One is check pattern, one is bar pattern and one is grizzle.

Bill


----------



## Skyeking (Jan 17, 2003)

Great colors on the gals, I love the variations!


----------



## TAWhatley (Mar 6, 2001)

Very pretty birds, Bill! All this genetics stuff has got me going crazy with looking at my own pet birds, the rescues that are here, and the ferals at the duck pond. There are really quite a few lovely brown pigeons in the duck pond flock and one red. Also quite a few black pigeons (my personal favorite), and a few very pretty multi-colored pigeons (grizzle type).

Terry


----------



## jbangelfish (Mar 22, 2008)

*I'm glad to see all the interest*

To me, this stuff is fascinating, whether I'm working with plants, birds or animals, genetics play a very important part and I can learn to produce what I want, even something new. 

When we talk about genetics, I find it best to forget what a particular color or gene would mean to most people. We have red pigeons that really don't even resemble red. Cardinals are red, pigeons are brown with many varying shades of it and each of them will have a genetic designation, if not a separate name for a color.

The color brown in pigeons is more like a pale golden silver. Ash red, recessive red, recessive yellow (dilute of recessive red) and bronze are all varying shades of brown but have nothing to do with the gene brown.
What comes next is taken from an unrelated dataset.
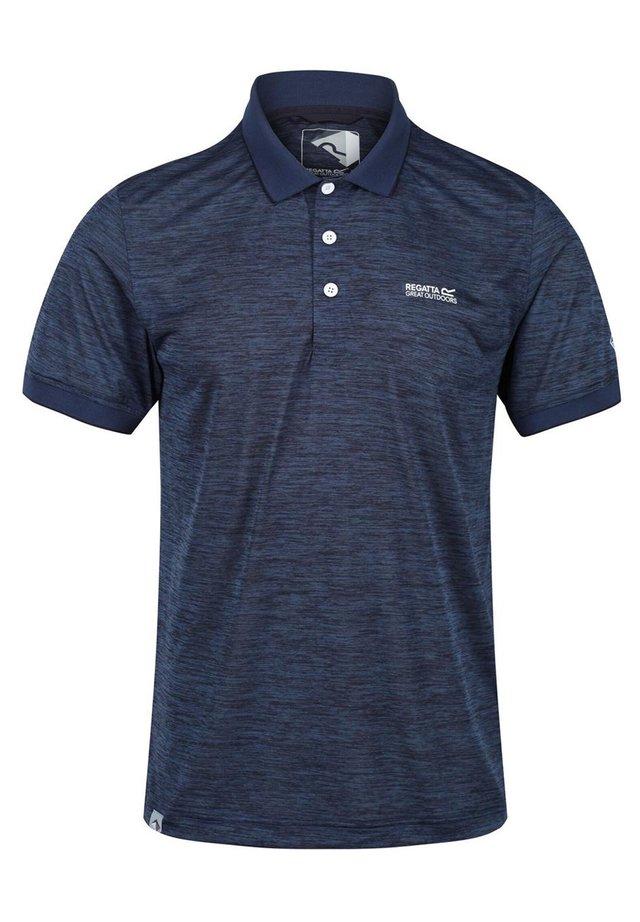 REMEX II  - Sports shirt - dark denim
This is why I try to think of them as genes and not colors. Each one of these genes can be modified in a number of different ways, such as dilute, pale and reduced, among many others.

Even black will not always appear as the color that we know as black. You must have seen my photos of reduced black rollers. Nobody would describe these birds as black but genetically, they are indeed black. They just had modifiers to the color. If you bred them to a normal bird, their young would be what everyone recognizes as black. This is what makes them black. It is not how they appear but it is their true genetic color.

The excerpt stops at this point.